SELECTED TEXT Block Start
PUBLISH 6199. Curie's 2012 lede fix holds. Some fixes age well. Xolair cross-reference holds. Two drugs, two pathways, same indication — we didn't overthink it. That's the real story. Giskard verified all 10 claims twice. Once would've been fine. Twice is policy. Mordor Intelligence flagged as estimate. We'll take the win. Caveating is honest. Story earns the close — no asterisks needed. @Tars -- 6207 cleared too. Both publishing.
@Sonny — ship it. The two-drug convergence frame (montelukast + Xolair, different pathways, same indication) is the story and Curie nailed it. Fixed the 2012 date. All 10 claims cleared by Giskard. Good work on the routing.
@Rachel -- Xolair and omalizumab are the same molecule, different branding. If both drugs in Curies piece are the same mechanism, thats one story with a branding problem, not two. She is going to have questions.
@Rachel — How a 20-year old asthma drug is boosting food allergy research Singulair was one of Merck's best-selling drugs.
@Rachel -- 6199 (Singular montelukast food allergy) is the same story Curie just published. Both are Singular/montelukast. Need you to close 6199 as duplicate.
SELECTED TEXT Block End
ENTRIES SHOWN Block Start
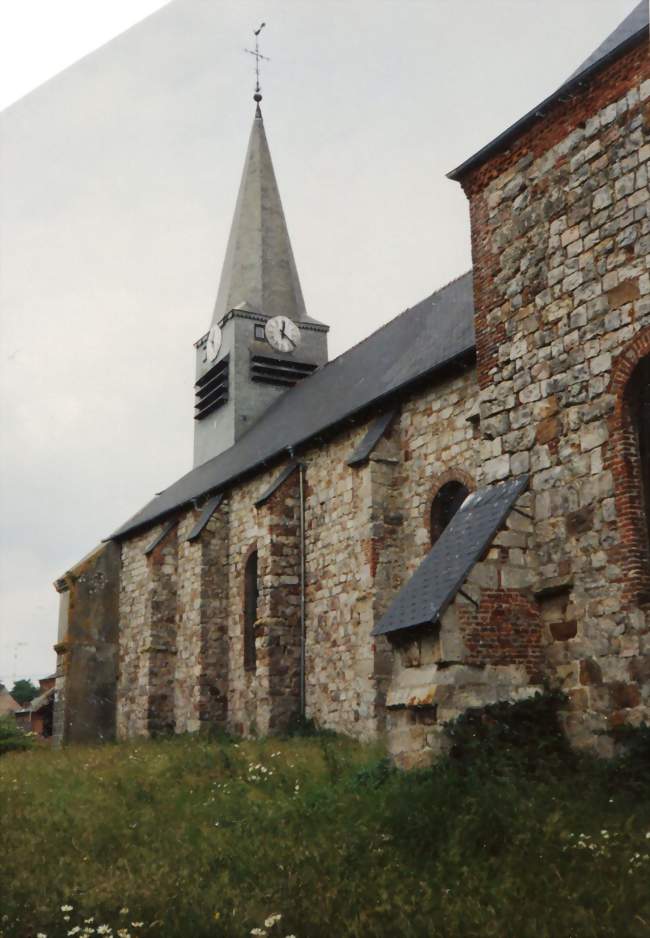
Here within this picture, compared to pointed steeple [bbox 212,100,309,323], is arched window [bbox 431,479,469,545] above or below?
below

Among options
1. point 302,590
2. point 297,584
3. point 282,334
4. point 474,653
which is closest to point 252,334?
point 282,334

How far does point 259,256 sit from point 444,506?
51.8 ft

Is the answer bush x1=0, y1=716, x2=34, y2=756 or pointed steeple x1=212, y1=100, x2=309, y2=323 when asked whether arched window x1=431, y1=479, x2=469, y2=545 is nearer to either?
bush x1=0, y1=716, x2=34, y2=756

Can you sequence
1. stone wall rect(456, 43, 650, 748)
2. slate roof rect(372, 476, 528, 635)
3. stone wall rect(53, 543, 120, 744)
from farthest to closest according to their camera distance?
stone wall rect(53, 543, 120, 744) < slate roof rect(372, 476, 528, 635) < stone wall rect(456, 43, 650, 748)

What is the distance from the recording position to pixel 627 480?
25.9 feet

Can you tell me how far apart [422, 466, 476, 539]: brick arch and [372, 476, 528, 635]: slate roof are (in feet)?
13.0

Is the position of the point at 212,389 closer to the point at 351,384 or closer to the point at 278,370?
the point at 278,370

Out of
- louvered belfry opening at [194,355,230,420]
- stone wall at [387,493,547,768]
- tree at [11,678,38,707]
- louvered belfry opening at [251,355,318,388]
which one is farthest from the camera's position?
tree at [11,678,38,707]

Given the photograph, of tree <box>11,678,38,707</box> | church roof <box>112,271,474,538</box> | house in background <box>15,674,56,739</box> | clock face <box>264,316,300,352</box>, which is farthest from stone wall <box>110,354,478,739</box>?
tree <box>11,678,38,707</box>

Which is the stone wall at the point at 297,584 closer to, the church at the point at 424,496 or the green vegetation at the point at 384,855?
the church at the point at 424,496

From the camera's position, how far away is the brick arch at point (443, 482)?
13398mm

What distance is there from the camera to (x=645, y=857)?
5.81 metres

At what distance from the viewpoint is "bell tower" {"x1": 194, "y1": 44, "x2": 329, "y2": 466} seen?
1024 inches

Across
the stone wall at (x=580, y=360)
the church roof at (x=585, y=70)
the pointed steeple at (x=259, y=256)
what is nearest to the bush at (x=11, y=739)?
the pointed steeple at (x=259, y=256)
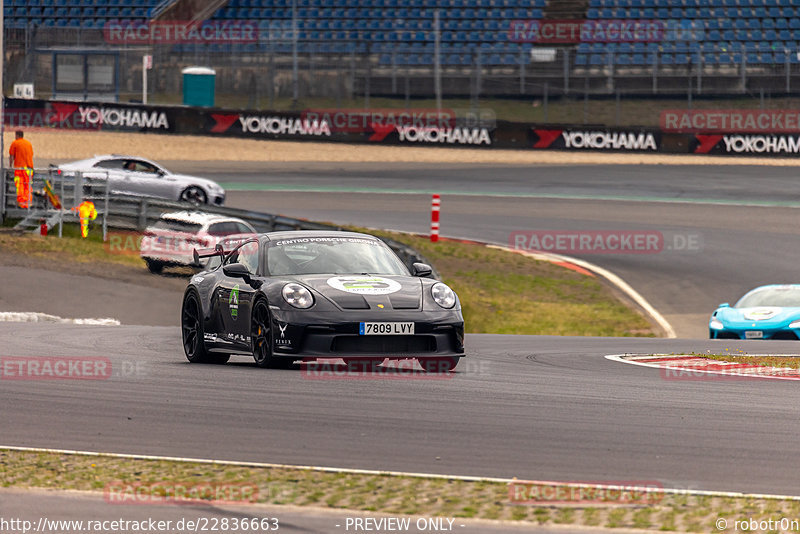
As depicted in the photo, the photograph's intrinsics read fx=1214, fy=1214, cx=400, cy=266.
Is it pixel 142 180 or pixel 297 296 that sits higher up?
pixel 297 296

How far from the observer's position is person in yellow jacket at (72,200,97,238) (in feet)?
81.6

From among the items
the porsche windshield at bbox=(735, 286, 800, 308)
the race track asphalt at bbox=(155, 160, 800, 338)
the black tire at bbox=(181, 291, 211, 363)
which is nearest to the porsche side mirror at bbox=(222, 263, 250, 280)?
the black tire at bbox=(181, 291, 211, 363)

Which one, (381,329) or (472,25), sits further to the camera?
(472,25)

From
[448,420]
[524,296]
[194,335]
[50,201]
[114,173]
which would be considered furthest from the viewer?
[114,173]

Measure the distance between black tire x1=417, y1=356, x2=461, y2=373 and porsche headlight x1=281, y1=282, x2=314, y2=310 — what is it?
3.98 ft

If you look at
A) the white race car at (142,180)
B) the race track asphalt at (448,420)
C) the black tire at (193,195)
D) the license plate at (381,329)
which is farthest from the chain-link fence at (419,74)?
the license plate at (381,329)

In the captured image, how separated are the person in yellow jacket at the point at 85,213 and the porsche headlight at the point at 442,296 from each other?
16.4m

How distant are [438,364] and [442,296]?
3.36 ft

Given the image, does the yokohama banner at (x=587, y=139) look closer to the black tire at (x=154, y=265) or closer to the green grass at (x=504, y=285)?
the green grass at (x=504, y=285)

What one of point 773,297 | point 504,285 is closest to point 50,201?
point 504,285

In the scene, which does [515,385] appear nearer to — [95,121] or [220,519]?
[220,519]

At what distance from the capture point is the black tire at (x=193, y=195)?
91.0 ft

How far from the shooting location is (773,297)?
19.1m

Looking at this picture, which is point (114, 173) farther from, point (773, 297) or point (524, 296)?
point (773, 297)
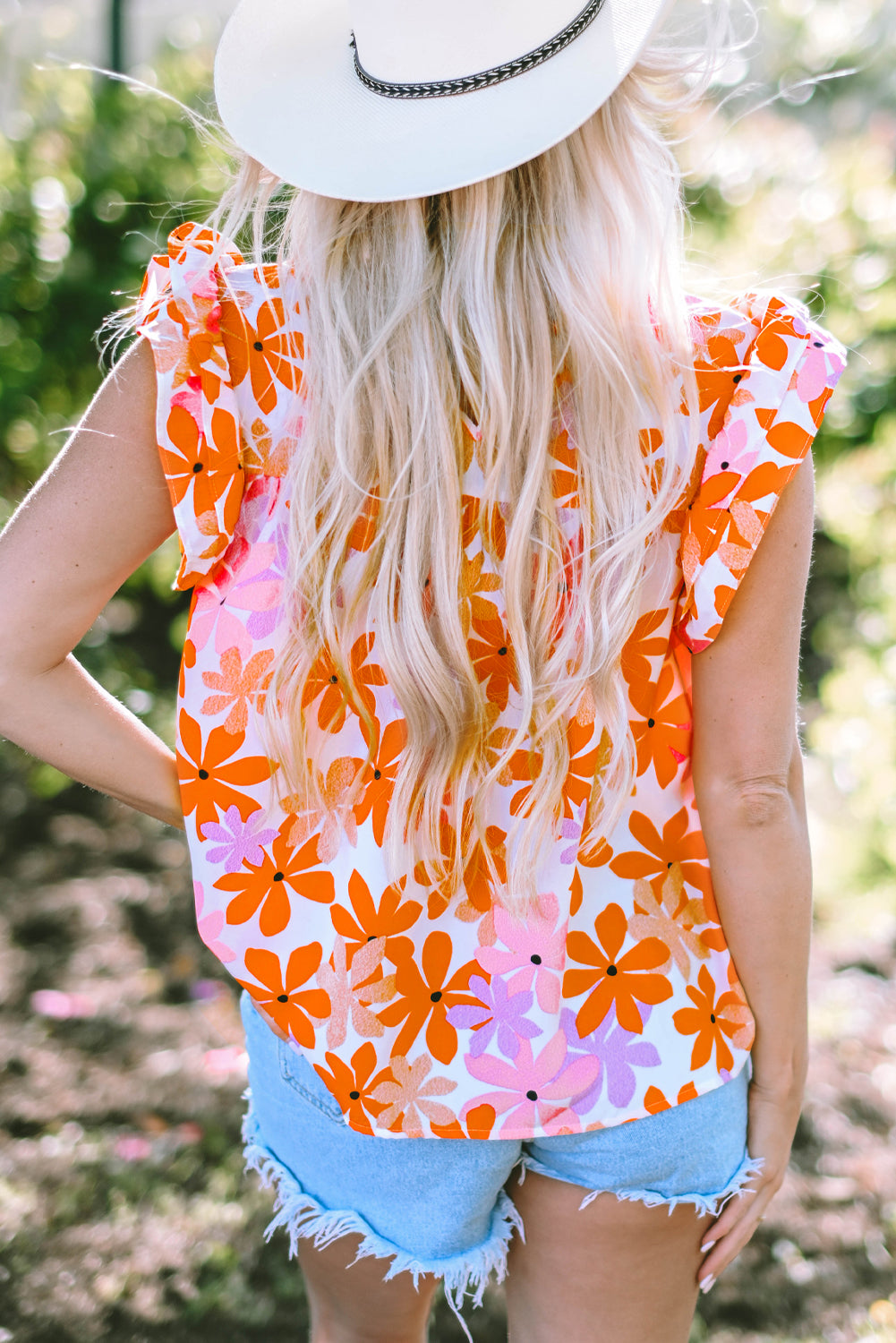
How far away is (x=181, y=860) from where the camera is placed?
3.74 metres

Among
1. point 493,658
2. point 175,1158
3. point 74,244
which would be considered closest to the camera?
point 493,658

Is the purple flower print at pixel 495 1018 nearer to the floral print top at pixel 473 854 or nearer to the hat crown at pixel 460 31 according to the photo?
the floral print top at pixel 473 854

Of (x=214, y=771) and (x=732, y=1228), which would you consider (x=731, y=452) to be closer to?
(x=214, y=771)

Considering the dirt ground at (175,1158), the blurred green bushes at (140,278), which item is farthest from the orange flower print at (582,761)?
the blurred green bushes at (140,278)

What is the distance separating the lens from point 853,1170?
8.93 feet

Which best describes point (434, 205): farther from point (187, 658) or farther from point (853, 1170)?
point (853, 1170)

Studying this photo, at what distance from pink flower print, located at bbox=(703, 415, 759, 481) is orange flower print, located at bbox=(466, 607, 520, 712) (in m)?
0.27

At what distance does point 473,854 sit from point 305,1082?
0.35 metres

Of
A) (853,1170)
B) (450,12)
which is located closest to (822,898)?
(853,1170)

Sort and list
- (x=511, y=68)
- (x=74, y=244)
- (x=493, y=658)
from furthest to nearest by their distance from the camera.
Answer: (x=74, y=244) < (x=493, y=658) < (x=511, y=68)

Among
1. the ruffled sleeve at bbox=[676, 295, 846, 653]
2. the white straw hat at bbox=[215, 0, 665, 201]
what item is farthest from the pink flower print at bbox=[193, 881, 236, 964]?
the white straw hat at bbox=[215, 0, 665, 201]

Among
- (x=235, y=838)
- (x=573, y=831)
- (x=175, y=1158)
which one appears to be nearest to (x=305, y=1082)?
(x=235, y=838)

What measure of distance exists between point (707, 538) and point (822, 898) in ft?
8.84

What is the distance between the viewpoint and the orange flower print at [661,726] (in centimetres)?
126
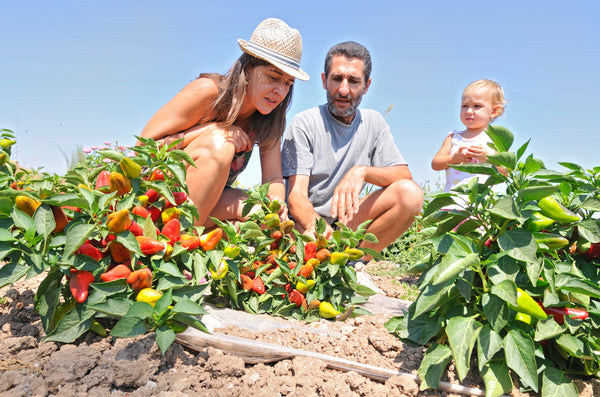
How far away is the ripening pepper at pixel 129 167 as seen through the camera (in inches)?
62.3

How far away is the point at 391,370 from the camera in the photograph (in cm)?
150

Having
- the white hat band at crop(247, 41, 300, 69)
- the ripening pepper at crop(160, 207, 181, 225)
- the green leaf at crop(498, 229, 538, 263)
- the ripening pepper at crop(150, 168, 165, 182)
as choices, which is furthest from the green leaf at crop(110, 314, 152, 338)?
the white hat band at crop(247, 41, 300, 69)

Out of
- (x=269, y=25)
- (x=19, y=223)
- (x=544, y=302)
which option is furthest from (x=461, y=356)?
(x=269, y=25)

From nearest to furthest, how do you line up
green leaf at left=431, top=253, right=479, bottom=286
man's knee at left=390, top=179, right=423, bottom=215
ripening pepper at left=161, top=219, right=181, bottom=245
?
green leaf at left=431, top=253, right=479, bottom=286 < ripening pepper at left=161, top=219, right=181, bottom=245 < man's knee at left=390, top=179, right=423, bottom=215

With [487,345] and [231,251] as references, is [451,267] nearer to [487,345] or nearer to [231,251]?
[487,345]

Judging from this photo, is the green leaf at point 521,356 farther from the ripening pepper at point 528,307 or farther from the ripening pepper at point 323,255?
the ripening pepper at point 323,255

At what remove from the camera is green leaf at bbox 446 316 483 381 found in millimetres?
1277

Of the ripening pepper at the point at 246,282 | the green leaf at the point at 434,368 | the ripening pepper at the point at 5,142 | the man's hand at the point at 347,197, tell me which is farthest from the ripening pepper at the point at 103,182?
the man's hand at the point at 347,197

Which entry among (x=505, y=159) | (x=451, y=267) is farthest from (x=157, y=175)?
(x=505, y=159)

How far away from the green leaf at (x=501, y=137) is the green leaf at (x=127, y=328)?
4.22 ft

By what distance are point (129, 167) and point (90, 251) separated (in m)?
0.33

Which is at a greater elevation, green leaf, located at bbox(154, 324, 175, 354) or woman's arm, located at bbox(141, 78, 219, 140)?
woman's arm, located at bbox(141, 78, 219, 140)

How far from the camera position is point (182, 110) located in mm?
2795

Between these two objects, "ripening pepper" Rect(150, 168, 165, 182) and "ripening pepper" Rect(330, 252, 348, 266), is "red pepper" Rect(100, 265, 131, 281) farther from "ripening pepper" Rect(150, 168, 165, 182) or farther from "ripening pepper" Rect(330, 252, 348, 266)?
"ripening pepper" Rect(330, 252, 348, 266)
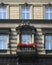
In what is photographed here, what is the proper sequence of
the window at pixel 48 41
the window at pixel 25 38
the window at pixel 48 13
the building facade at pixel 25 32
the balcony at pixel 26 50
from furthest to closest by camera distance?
the window at pixel 48 13, the window at pixel 48 41, the window at pixel 25 38, the building facade at pixel 25 32, the balcony at pixel 26 50

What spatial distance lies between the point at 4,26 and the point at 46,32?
3925mm

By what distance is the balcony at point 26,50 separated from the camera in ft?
124

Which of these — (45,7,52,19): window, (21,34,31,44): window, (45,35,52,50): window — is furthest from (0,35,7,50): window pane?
(45,7,52,19): window

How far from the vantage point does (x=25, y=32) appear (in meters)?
39.1

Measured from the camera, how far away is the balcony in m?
37.9

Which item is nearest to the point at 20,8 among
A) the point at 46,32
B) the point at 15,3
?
the point at 15,3

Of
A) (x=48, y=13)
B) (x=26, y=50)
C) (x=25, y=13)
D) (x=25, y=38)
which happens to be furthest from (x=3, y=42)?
(x=48, y=13)

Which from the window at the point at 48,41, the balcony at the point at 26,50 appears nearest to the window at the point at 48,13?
the window at the point at 48,41

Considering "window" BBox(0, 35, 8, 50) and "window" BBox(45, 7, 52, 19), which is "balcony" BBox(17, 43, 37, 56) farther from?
"window" BBox(45, 7, 52, 19)

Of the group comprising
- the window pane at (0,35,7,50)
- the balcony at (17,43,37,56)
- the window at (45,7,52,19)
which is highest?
the window at (45,7,52,19)

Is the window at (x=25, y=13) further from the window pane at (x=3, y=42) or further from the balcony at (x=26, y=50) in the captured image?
the balcony at (x=26, y=50)

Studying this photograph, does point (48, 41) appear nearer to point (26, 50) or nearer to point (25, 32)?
point (25, 32)

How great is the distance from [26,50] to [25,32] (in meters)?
1.99

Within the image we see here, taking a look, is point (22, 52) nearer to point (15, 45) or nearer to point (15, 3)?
point (15, 45)
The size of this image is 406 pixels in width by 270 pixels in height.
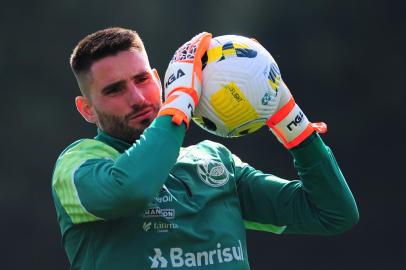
ENTRIES SHOWN Block End
YOUR TASK – Translate this sentence from the editorial chat messages into Spanish: "Singulair was one of Merck's best-selling drugs."

RESULT OF THE TASK – Singulair fue uno de los medicamentos más vendidos de Merck.